Department of Electronics and Electrical Engineering, Indian Institute of Technology Guwahati, Guwahati 781039, India.
Department of Electrical and Electronics Engineering, Visvesvaraya National Institute of Technology (VNIT), Nagpur, Maharashtra 440010, India
J Acoust Soc Am. 2018 May;143(5):EL412. doi: 10.1121/1.5039718.

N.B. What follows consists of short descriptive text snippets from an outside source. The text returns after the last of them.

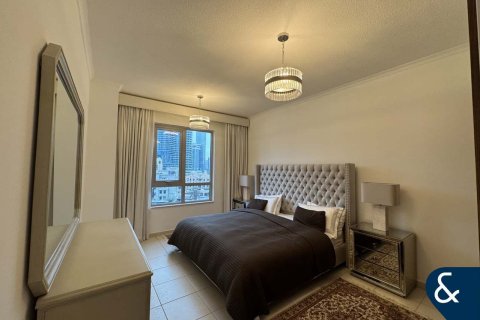 Apartment in Downtown Dubai (Downtown Burj Dubai), Dubai 2 bedrooms, 133 sq.m. № 79201 - photo 7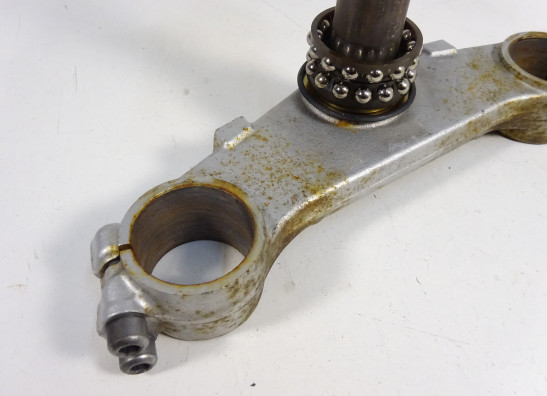 Steering stem Suzuki GSR 600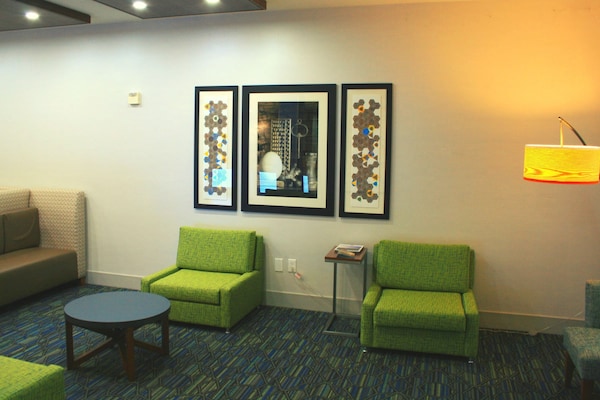 Holiday Inn Express Hotel & Suites Marina - State Beach Area By Ihg - Marina
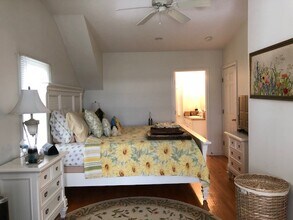 86 Chapel St in Newton, MA - Foto de edificio - Building Photo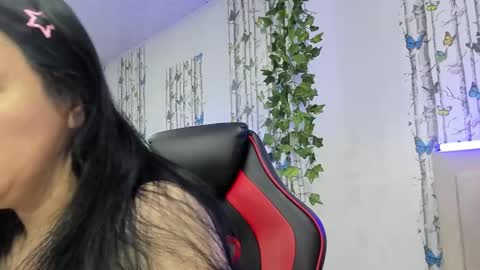 andre online show from November 3, 4:14 am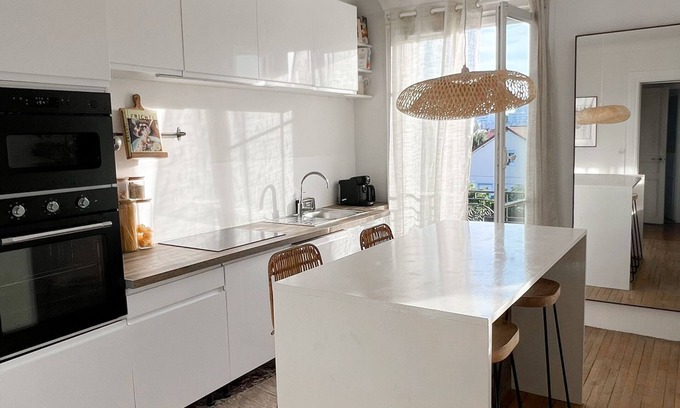 Choisy-le-Roi Apartment | Bright apartment near Paris - 15 min ORLY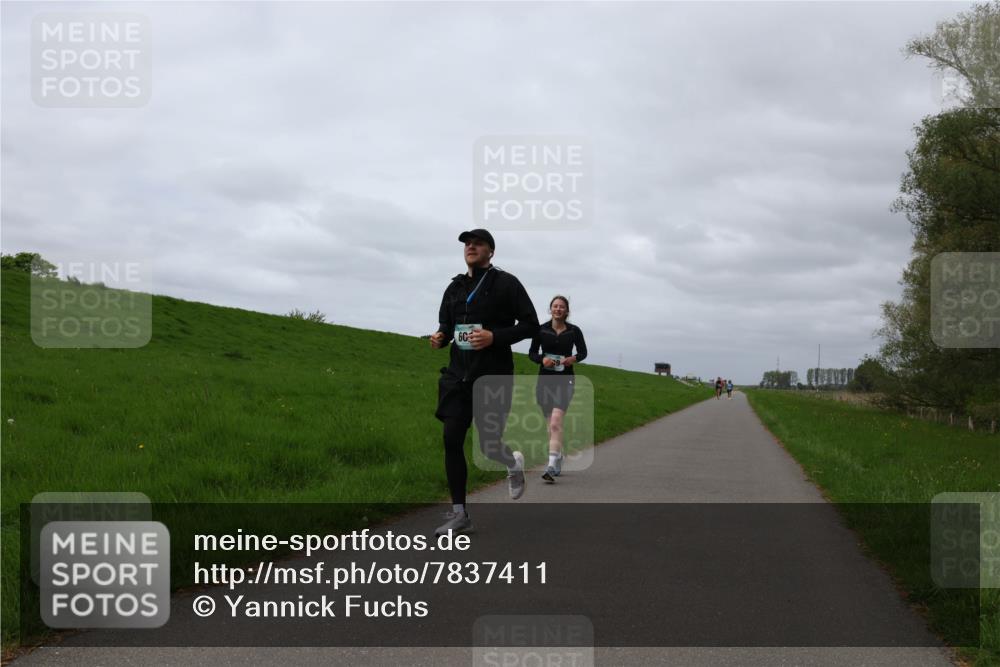 04.05.2025 - 8. Wedeler Halbmarathon Yannick Fuchs http://msf.ph/oto/7837411 04.05.2025 12:00:40 Laufen 60 meine-sportfotos.de
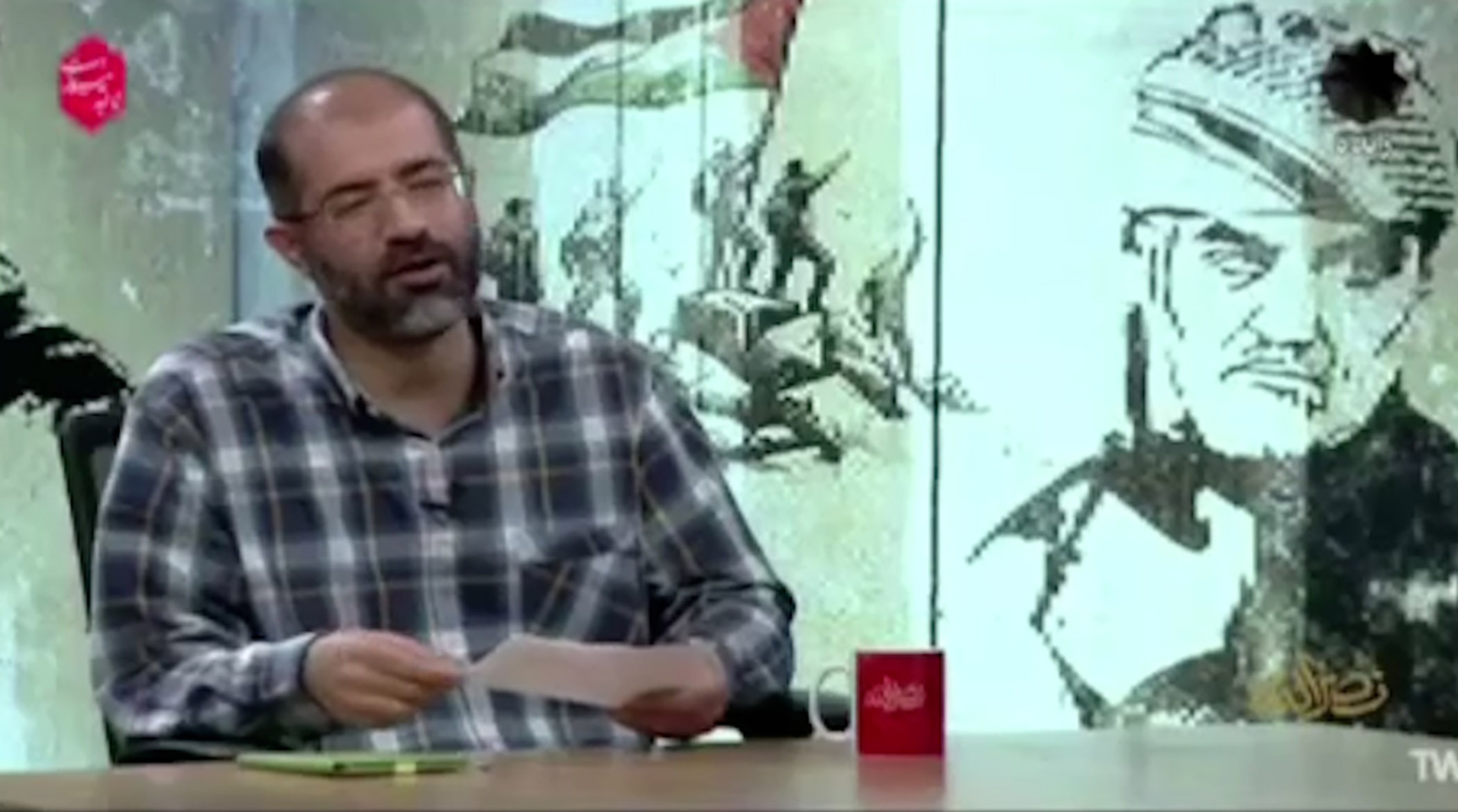موضع گیری علیه «ای ایران» در تلویزیون پس از دستور رهبر انقلاب!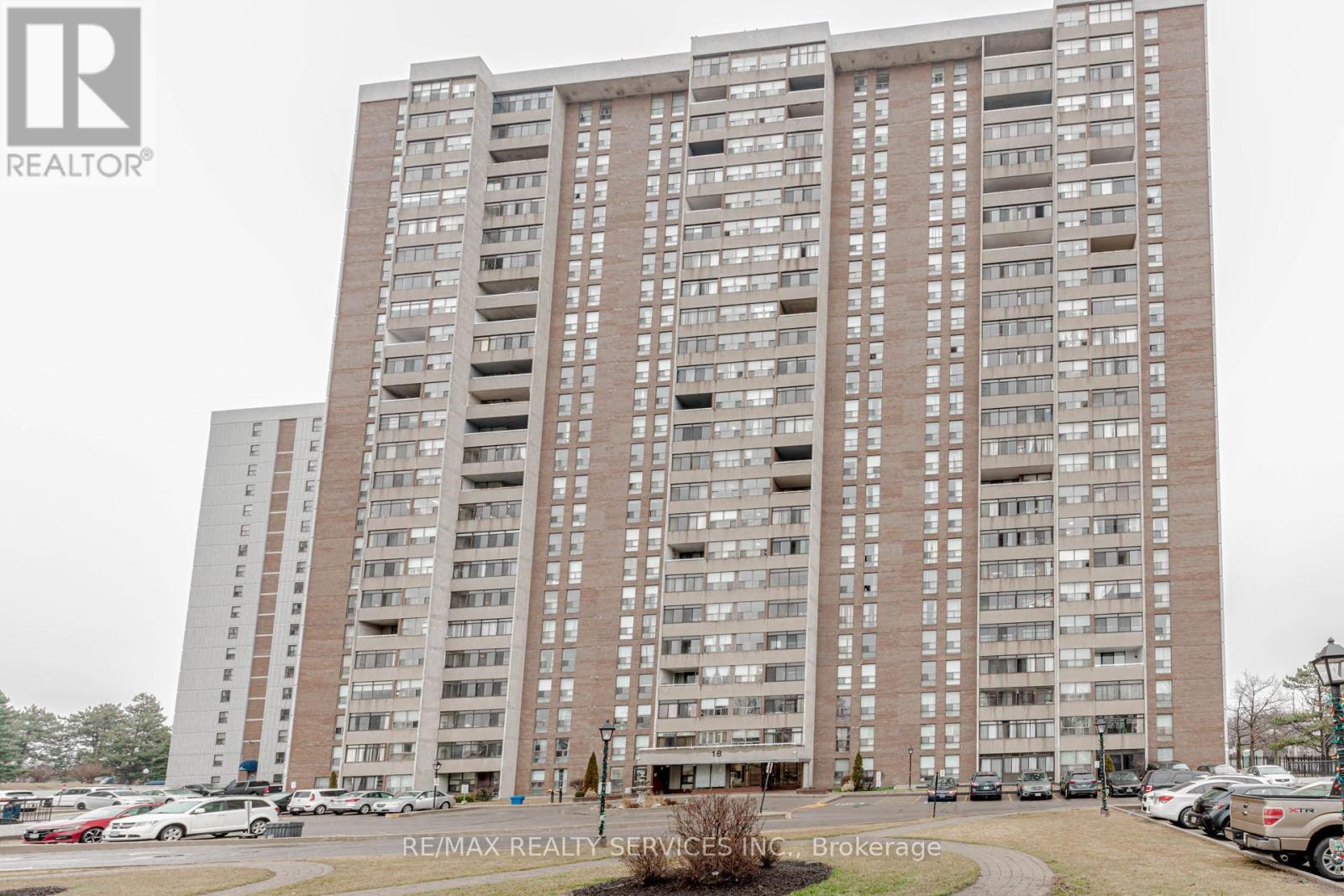 Property at 304 - 18 KNIGHTSBRIDGE ROAD image 1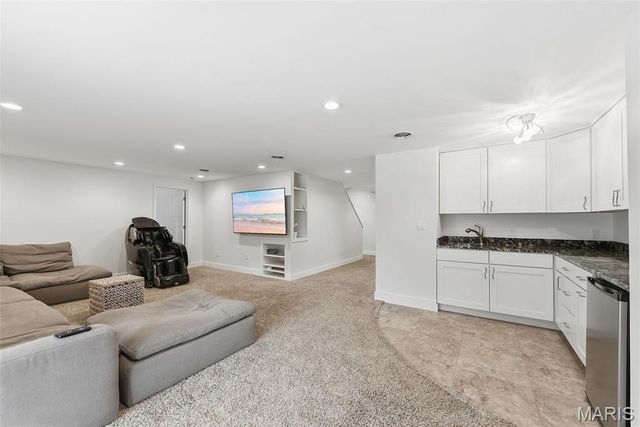 908 Green Arbor Drive, Fenton, MO 63026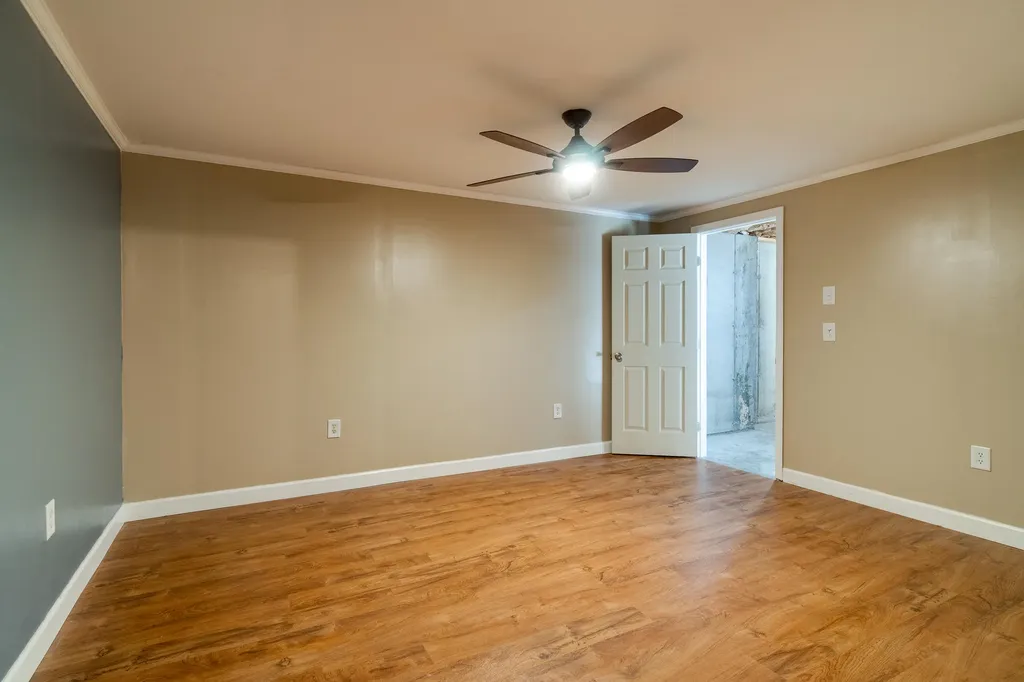 84 Lowelltown Road Wiscasset ME 04578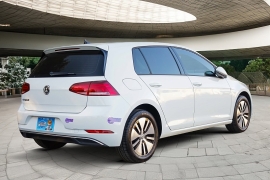 Used 2019  Volkswagen e-Golf 4d Hatchback SE at Pre-Owned Plus near San Antonio, TX
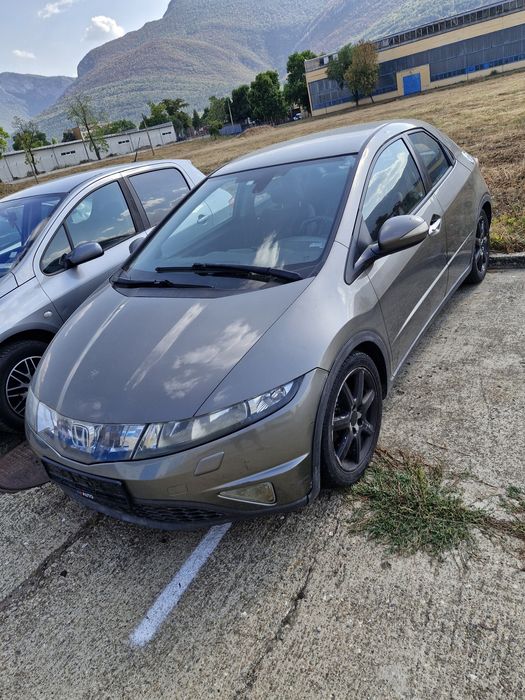 Хонда Сивик Civic ЛЯВ ВОЛАН 1.8i 140kc НА ЧАСТИ!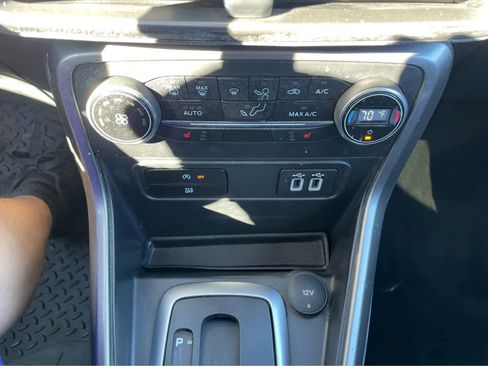 Used 2020 Ford EcoSport SE image 19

This study proposes a method for differentiating hypernasal-speech from normal speech using the vowel space area (VSA). Hypernasality introduces extra formant and anti-formant pairs in vowel spectrum, which results in shifting of formants. This shifting affects the size of the VSA. The results show that VSA is reduced in hypernasal-speech compared to normal speech. The VSA feature plus Mel-frequency cepstral coefficient feature for support vector machine based hypernasality detection leads to an accuracy of 86.89% for sustained vowels and 89.47%, 90.57%, and 91.70% for vowels in contexts of high pressure consonants /k/, /p/, and /t/, respectively.
本研究提出了一种使用元音空间区域(VSA)区分超鼻音语音和正常语音的方法。超鼻音在元音频谱中引入额外的共振峰和反共振峰对,导致共振峰的移动。这种移动会影响 VSA 的大小。结果表明,与正常语音相比,超鼻音语音中的 VSA 减小。基于 VSA 特征和梅尔频率倒谱系数特征的支持向量机超鼻音检测的准确率分别为 86.89%、89.47%、90.57%和 91.70%,用于持续元音以及高压辅音 /k/、/p/和 /t/ 环境中的元音。